Название речки Ворона, правда, того же корня, что и слово «ворона» — птица, но неясно, так ли уж просто связаны они. Слыша песню «ворон конь мой притомился», вы же не думаете, что речь идет о лошади-птице; поэт просто называет коня вороным, черным. А имя города Воронеж напоминает нам другое название: Радонеж (от Радонега); может быть, и Воронеж от Воронега; есть же речка Воронега, правда, далеко, в бассейне Ладоги... Возможны и другие догадки.
Ни Тмутаракань, ни Темрюк не имеют ничего общего с «тьмою» — «темнотою»: это слова по происхождению не русские. Смысл древнего имени Таматарха, из которого наши предки сделали Тмутаракань, доныне полностью не разгадан, но никакой {295} «тьмы тараканов» там разглядеть нельзя. Нерусской является и основа названия Темрюк, от имени Темрюка Идарова, его основателя [93]1.
Вы можете подумать: «Ну, уж Изюм-то — ясно?» Ничего подобного. Это Изюм связано не с тюркским «юзюм» — виноград, а с тоже тюркским «узень» — река, речка (в Крыму были две речки: Малый Узень и Большой Узень). Вероятно, город был назван по реке Донцу, на которой он стоит. Это бывает: в Югославии есть же город Риека (Река) на реке Речине...
Имя Калач, вероятнее всего, обязано своим рождением крутому, почти кольцеобразному изгибу речного русла; В. Даль свидетельствует, что «колач» может значить и «круглый проток, впадающий опять в ту же реку», а Калач, по-видимому, и правда зародился на островке, образованном одной из «стариц» Дона и Калачовским ручьем... Рассказ о девушке, угощавшей когда-то калачами собственной выпечки проходившее мимо казачье войско — одна из тех «лыгенд», о которых я уже говорил... Есть ведь у нас и другие Калачи, например в Воронежской области, неужели и там нашлись такие же гостеприимные пекарши?
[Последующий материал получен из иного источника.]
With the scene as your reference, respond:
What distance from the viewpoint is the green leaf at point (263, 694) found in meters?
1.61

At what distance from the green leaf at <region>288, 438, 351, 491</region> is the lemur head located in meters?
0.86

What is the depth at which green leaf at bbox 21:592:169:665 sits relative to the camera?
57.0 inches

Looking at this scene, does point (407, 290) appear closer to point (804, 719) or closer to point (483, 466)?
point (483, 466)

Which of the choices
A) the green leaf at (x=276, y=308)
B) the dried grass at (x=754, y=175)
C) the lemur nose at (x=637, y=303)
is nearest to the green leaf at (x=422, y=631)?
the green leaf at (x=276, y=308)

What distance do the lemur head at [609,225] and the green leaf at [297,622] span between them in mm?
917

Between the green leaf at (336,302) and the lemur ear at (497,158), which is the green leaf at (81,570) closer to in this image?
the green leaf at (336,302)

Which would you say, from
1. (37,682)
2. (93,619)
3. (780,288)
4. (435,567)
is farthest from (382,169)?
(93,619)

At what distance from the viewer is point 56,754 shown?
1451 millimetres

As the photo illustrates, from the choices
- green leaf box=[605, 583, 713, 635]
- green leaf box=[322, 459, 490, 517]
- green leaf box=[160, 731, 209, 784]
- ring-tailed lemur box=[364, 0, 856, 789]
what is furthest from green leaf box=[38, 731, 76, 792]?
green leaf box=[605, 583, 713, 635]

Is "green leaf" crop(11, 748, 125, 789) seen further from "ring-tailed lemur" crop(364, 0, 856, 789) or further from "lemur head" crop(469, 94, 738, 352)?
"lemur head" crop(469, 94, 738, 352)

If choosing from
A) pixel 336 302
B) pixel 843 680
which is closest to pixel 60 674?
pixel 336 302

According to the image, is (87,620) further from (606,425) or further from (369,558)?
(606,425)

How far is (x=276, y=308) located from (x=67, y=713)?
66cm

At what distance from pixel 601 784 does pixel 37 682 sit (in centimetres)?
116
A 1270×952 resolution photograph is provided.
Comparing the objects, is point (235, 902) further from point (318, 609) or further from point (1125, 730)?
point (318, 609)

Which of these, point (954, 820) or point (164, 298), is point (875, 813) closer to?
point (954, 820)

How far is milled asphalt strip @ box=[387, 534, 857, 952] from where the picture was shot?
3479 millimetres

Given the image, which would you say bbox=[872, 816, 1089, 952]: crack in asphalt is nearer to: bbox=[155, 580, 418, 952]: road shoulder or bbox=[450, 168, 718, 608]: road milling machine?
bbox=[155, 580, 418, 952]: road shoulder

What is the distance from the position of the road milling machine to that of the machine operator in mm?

Нет, нет, друзья! Как ни грустно, но ни Котлас не связан с «котел», ни Кустанай с «кусты»: в обоих случаях в основе лежат совсем не русские, в одном случае — финское, в другом, вероятно,— тюркское, слова.
Да, но Смоленск-то уж наверное происходит прямо от «смолы»?! Вот именно, что никак не прямо, а в лучшем случае лишь очень косвенно. Уже суффикс «-ск» намекает на то, что город, вероятно, был назван по реке, на которой он стоит. Так и есть: у Смоленска змеится речонка, гордо носящая имя Смольня, крестная мать крупного и славного города...
Но ведь Смоленск же стоит на Днепре, недоумеваете вы... При чем тут ничтожная Смольня? На Днепре стоит и стояло много городов. Киев стоял на Днепре! С чего бы взбрело в голову нашим предкам именно Смоленск и называть Днепровским городом. А вот возле Смольни стоял он один. Смольня {296} оказалась лучшим отличительным признаком, чем огромный Днепр...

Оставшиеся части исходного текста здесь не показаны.